If the alleged persecutor is a private actor or organization, in addition to proving that internal relocation to avoid the risk of persecution is not reasonable, the asylum applicant must prove that the government in the asylum applicant’s country of nationality (or if stateless, in the last country of habitual residence) is unable or unwilling to control the alleged persecutor.
In the Fifth Circuit Court of Appeal, “unable” and “complete helplessness” are interchangeable terms. Shehu v. Gonzales, 443 F.3d 435, at 437 (5th Cir. 2006) (government must condone persecution or “demonstrate complete helplessness”). This is the view taken by former Attorney General Sessions in Matter of A-B-, 27 I&N Dec. 316 (A.G. 2018) (now known as “A-B- I”), and Acting Attorney General Rosen in Matter of A-B-, 28 I&N Dec. 199 (A.G. 2021) (now known as “A-B- II”).

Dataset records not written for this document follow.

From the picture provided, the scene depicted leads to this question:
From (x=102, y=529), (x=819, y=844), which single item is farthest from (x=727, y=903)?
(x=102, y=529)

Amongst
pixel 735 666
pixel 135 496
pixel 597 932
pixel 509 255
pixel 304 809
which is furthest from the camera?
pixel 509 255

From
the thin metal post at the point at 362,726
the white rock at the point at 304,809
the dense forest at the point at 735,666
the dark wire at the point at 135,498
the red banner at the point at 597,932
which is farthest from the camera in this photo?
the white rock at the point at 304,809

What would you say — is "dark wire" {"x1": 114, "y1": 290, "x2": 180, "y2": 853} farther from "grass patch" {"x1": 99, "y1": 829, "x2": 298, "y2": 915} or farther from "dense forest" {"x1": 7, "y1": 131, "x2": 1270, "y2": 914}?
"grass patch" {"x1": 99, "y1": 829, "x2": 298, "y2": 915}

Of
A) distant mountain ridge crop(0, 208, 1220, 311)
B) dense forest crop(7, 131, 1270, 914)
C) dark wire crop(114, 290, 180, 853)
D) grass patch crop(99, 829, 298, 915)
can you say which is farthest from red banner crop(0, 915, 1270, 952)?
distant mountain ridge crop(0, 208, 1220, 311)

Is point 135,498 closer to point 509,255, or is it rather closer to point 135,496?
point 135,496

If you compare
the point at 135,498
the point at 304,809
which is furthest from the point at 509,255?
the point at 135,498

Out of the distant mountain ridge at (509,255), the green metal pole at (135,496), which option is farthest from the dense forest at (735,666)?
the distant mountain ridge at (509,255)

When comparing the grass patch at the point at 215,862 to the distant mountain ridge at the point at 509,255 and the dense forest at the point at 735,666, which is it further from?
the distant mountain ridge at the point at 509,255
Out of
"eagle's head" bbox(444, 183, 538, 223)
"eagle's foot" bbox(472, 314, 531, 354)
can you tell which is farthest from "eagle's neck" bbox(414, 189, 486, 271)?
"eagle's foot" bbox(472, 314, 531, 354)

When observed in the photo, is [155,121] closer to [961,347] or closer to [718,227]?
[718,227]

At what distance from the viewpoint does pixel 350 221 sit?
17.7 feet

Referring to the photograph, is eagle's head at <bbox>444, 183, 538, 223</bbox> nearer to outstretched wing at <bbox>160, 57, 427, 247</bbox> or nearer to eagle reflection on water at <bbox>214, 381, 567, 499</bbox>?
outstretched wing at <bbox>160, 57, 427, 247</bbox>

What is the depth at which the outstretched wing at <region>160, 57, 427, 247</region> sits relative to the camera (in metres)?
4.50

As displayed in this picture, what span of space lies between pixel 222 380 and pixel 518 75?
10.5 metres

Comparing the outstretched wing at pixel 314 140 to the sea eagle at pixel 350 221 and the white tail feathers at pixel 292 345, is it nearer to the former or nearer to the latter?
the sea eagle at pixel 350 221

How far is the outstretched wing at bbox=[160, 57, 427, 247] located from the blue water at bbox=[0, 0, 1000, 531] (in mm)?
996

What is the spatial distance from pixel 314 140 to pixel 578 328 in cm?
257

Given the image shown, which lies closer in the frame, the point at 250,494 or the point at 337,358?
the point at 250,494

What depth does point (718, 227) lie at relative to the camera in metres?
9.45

Although Attorney General Garland vacated both previous A-B- decisions, the Fifth Circuit Court of Appeal has agreed with the reasoning of Attorney General Sessions and Acting Attorney General Rosen. Therefore, the rationale of Matter of A-B- I and A-B- II is the law in the Fifth Circuit Court of Appeal. See Gonzales-Veliz v. Barr, 938 F.3d 219 (5th Cir. 2019); Gleidy Yessenia Jaco; Cristofer Alejandro Portillo Jaco v. Garland, at 10 (5th Cir. October 27, 2021) No. 20-60081.
For immigration practitioners and their clients, asylum litigation might seem like spelunking with a good chance of becoming stuck.